## Required work
Edit the records below so that each "wooden shed" becomes "garden shed", and leave all other text unchanged.

## Data records
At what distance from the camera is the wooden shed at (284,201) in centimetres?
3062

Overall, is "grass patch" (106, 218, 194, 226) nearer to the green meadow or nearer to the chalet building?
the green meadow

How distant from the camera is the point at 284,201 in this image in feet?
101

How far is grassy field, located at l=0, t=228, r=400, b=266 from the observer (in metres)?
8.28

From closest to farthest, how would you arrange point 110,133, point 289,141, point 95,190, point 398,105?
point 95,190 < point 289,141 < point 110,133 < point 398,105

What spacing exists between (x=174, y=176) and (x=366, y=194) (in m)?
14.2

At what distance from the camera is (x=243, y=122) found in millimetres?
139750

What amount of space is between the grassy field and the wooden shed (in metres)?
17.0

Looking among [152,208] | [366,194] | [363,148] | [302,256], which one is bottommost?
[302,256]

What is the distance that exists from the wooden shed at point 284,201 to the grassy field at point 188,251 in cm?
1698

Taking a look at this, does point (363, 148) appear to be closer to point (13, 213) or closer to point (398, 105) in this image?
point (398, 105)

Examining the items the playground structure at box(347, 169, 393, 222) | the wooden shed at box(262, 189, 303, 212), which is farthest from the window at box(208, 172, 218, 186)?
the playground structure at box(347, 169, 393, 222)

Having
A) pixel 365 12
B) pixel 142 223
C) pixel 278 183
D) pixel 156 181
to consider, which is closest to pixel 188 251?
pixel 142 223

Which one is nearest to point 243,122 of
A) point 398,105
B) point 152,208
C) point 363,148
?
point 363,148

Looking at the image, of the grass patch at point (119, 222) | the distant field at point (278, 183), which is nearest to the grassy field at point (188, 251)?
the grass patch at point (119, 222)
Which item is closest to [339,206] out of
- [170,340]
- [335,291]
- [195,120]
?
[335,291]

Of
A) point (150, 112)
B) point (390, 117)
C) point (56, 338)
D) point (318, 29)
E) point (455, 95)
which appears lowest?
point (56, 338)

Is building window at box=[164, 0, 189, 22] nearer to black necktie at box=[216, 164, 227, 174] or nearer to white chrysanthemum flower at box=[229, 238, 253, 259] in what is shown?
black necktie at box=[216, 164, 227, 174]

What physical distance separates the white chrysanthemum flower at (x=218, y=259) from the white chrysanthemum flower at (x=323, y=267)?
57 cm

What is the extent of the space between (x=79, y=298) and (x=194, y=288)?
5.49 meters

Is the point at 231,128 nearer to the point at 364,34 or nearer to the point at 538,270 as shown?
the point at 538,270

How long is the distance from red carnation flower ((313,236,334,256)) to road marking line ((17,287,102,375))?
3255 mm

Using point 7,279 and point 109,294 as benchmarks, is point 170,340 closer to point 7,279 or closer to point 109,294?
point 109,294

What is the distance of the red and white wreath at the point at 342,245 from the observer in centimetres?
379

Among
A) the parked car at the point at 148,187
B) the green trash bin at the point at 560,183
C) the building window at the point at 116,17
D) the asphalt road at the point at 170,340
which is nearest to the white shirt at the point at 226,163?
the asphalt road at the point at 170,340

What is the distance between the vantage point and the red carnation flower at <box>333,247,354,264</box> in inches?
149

## Expected output
At what distance from the camera is the garden shed at (284,201) in centimetres?
3062

Overall, is "grass patch" (106, 218, 194, 226) nearer to the green meadow or nearer to the chalet building?
the green meadow

How distant from the camera is the point at 284,201 in this image in feet?
101

How far is grassy field, located at l=0, t=228, r=400, b=266 from the observer (in metres)?
8.28

From closest to farthest, how would you arrange point 110,133, point 289,141, point 95,190, point 398,105?
point 95,190 < point 289,141 < point 110,133 < point 398,105

What spacing exists between (x=174, y=176) and (x=366, y=194) (in m)?
14.2

At what distance from the camera is (x=243, y=122) found in millimetres?
139750

What amount of space is between the grassy field and the garden shed (in metres)?
17.0

Looking among [152,208] | [366,194] | [363,148] | [302,256], which one is bottommost?
[302,256]

What is the distance that exists from the garden shed at point 284,201 to the grassy field at point 188,251 in cm?
1698

Taking a look at this, does point (363, 148) appear to be closer to point (13, 213) or closer to point (398, 105) in this image?
point (398, 105)

Examining the items the playground structure at box(347, 169, 393, 222) | the garden shed at box(262, 189, 303, 212), which is farthest from the window at box(208, 172, 218, 186)?
the playground structure at box(347, 169, 393, 222)

Having
A) pixel 365 12
B) pixel 142 223
C) pixel 278 183
D) pixel 156 181
to consider, which is closest to pixel 188 251?
pixel 142 223

Which one is nearest to point 243,122 of
A) point 398,105
B) point 152,208
C) point 363,148
?
point 363,148

Looking at the image, of the grass patch at point (119, 222) | the distant field at point (278, 183), which is nearest to the grassy field at point (188, 251)?
the grass patch at point (119, 222)
Which item is closest to [339,206] out of
- [170,340]
- [335,291]
- [195,120]
?
[335,291]

Of
A) point (150, 112)
B) point (390, 117)
C) point (56, 338)
D) point (318, 29)
E) point (455, 95)
which appears lowest?
point (56, 338)

Is building window at box=[164, 0, 189, 22] nearer to black necktie at box=[216, 164, 227, 174] or nearer to white chrysanthemum flower at box=[229, 238, 253, 259] in what is shown?
black necktie at box=[216, 164, 227, 174]

What physical distance separates the white chrysanthemum flower at (x=218, y=259) from the white chrysanthemum flower at (x=323, y=267)?
57 cm

What is the extent of the space between (x=79, y=298) and (x=194, y=288)?
5.49 meters

Is the point at 231,128 nearer to the point at 364,34 or nearer to the point at 538,270 as shown?
the point at 538,270

How long is the distance from red carnation flower ((313,236,334,256)) to road marking line ((17,287,102,375))?
3255 mm

Using point 7,279 and point 109,294 as benchmarks, is point 170,340 closer to point 7,279 or closer to point 109,294?
point 109,294

What is the distance of the red and white wreath at the point at 342,245 from the observer in centimetres?
379

Among
A) the parked car at the point at 148,187
B) the green trash bin at the point at 560,183
C) the building window at the point at 116,17
D) the asphalt road at the point at 170,340
which is nearest to the white shirt at the point at 226,163?
the asphalt road at the point at 170,340

What is the distance between the vantage point and the red carnation flower at <box>333,247,354,264</box> in inches?
149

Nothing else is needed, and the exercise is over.